→ Task:
According to the project description on political repression, which country's security apparatus does the project investigate?

In spite of an emerging consensus around the significance of human rights, political repression remains an ever-present reality. Over the past few decades, a scientific research program has developed to explain why states abuse their citizens' human rights. But despite the explanatory power of this model, its utility for predicting future abuses remains limited. As a result, policy interventions are essentially reactive, with policy makers responding to observed violations of human rights rather than taking steps to proactively prevent human rights abuses anticipated in the future.

Developling a model that is better able to forecast future violations of human rights requires delving deeper into the organizations responsible for human rights violations and directly investigating the decision-making processes that ultimately produce political repression. To do so, this project investigates the internal workings of the Guatemalan security apparatus and the violation of human rights that took place during the country's civil war. The study provides both theoretical and methodological improvements over the leading studies in repression research. The theory identifies how repressive bureaucracies, such as the police, military, or special forces, generate and update expectations of the potential success or failure of repressive actions.

→ Information given:
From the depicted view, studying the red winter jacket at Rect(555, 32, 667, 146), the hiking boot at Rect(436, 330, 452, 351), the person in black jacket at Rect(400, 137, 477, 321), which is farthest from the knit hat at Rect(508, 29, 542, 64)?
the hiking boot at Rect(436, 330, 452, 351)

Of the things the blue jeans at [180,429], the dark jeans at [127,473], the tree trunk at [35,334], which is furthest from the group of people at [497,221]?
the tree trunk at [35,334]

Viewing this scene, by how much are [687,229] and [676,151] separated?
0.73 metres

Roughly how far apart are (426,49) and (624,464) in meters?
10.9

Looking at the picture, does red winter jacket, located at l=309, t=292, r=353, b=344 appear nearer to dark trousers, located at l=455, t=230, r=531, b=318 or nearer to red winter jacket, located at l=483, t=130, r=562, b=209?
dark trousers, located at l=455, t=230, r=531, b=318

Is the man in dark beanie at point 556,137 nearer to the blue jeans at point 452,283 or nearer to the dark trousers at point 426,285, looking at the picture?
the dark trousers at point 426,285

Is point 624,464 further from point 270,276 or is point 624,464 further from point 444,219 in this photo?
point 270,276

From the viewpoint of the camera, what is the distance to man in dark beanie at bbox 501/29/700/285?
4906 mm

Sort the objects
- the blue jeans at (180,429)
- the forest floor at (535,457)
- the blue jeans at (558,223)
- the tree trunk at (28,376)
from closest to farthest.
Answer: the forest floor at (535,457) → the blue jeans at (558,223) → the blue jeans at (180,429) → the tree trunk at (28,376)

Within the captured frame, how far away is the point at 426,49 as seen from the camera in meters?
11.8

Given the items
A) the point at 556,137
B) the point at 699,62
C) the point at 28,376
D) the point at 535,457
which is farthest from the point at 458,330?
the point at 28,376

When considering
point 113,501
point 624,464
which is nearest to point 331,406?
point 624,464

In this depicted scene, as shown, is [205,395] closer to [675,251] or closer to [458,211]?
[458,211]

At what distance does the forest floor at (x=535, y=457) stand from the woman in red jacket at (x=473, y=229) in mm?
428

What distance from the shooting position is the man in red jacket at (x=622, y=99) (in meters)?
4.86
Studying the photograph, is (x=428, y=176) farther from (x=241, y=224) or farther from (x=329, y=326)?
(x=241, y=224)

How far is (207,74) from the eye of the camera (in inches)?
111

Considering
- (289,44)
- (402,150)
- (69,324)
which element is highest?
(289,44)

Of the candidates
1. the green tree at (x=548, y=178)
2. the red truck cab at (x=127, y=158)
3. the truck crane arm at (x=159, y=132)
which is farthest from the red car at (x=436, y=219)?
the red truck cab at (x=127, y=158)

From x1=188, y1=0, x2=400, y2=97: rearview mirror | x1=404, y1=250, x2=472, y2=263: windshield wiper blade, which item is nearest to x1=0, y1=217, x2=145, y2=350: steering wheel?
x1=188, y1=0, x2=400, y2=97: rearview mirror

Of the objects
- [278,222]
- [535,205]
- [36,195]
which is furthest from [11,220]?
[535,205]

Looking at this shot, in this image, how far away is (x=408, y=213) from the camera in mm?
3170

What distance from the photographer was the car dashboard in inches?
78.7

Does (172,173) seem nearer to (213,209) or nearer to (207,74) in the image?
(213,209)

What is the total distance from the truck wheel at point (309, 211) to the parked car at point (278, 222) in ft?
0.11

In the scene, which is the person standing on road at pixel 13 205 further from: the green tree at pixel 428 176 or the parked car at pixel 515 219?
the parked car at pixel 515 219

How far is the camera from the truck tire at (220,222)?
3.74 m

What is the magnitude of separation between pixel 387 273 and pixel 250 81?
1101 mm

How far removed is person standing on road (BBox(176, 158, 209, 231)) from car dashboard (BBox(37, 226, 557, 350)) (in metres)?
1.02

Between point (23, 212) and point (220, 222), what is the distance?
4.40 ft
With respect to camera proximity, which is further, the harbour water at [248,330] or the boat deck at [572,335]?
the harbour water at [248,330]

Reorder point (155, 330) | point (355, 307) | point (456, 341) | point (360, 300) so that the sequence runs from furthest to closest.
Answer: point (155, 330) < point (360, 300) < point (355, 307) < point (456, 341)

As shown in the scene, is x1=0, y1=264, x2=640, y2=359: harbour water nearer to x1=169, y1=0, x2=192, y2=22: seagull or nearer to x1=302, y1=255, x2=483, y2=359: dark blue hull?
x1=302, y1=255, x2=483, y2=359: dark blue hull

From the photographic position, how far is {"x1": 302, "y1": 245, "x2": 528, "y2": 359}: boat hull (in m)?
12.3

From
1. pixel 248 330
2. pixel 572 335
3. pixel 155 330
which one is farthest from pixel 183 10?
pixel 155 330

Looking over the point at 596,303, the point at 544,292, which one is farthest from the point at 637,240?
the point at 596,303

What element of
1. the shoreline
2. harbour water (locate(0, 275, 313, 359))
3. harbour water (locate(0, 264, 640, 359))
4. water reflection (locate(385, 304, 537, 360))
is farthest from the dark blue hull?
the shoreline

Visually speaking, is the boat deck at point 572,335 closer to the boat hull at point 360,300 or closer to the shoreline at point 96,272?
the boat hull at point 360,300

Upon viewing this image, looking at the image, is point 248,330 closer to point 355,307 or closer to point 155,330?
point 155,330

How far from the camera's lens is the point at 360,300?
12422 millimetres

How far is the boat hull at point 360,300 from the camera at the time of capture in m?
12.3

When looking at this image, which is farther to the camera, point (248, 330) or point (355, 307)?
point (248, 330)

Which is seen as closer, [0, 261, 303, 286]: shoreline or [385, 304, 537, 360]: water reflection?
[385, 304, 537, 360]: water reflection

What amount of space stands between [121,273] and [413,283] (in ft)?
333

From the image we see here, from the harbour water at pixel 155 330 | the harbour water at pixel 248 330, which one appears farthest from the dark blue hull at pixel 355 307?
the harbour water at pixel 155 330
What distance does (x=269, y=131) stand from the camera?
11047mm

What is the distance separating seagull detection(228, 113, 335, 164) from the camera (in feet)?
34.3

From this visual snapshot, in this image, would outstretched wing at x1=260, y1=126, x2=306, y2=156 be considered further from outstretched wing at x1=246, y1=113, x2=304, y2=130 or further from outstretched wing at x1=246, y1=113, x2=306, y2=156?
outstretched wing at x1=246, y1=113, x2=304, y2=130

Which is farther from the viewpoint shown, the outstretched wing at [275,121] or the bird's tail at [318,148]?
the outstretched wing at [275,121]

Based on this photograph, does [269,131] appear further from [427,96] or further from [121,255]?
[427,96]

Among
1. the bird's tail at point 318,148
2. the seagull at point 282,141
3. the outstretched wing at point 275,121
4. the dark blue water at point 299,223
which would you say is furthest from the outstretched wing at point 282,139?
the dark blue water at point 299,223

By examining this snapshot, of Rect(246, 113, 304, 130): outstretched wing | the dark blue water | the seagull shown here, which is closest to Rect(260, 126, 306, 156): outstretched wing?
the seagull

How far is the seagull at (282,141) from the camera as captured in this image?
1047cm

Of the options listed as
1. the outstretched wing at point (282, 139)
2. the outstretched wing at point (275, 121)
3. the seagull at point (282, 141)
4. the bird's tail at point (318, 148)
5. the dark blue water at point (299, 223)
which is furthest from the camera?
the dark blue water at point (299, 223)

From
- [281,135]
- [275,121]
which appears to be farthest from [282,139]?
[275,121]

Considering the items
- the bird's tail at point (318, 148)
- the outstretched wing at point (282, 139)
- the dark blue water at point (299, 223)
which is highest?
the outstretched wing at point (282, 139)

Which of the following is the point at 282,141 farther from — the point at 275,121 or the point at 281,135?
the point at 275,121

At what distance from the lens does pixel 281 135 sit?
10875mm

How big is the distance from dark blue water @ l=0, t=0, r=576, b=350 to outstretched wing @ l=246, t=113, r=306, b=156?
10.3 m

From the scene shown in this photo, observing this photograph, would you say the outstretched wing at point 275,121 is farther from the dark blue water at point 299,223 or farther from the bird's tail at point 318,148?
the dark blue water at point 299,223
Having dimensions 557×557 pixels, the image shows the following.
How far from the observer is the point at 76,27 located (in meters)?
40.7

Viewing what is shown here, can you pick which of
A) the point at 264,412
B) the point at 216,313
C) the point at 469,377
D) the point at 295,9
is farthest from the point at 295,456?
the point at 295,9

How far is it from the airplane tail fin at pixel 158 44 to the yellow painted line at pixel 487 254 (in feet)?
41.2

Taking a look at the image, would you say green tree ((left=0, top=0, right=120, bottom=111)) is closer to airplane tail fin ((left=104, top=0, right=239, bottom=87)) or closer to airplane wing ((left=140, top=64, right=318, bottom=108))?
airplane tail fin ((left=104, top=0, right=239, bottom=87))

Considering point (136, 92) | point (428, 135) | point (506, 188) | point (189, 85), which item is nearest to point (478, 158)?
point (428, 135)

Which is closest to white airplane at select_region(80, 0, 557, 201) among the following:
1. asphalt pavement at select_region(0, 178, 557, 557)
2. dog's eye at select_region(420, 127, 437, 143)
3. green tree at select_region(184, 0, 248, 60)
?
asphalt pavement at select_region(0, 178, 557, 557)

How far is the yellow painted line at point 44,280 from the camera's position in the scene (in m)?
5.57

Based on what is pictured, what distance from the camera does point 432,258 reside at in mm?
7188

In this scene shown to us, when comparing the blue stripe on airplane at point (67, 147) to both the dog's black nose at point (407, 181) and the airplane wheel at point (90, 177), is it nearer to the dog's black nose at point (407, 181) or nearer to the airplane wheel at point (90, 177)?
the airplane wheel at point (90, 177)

→ Final answer:
Guatemala's, covering the human rights violations during its civil war.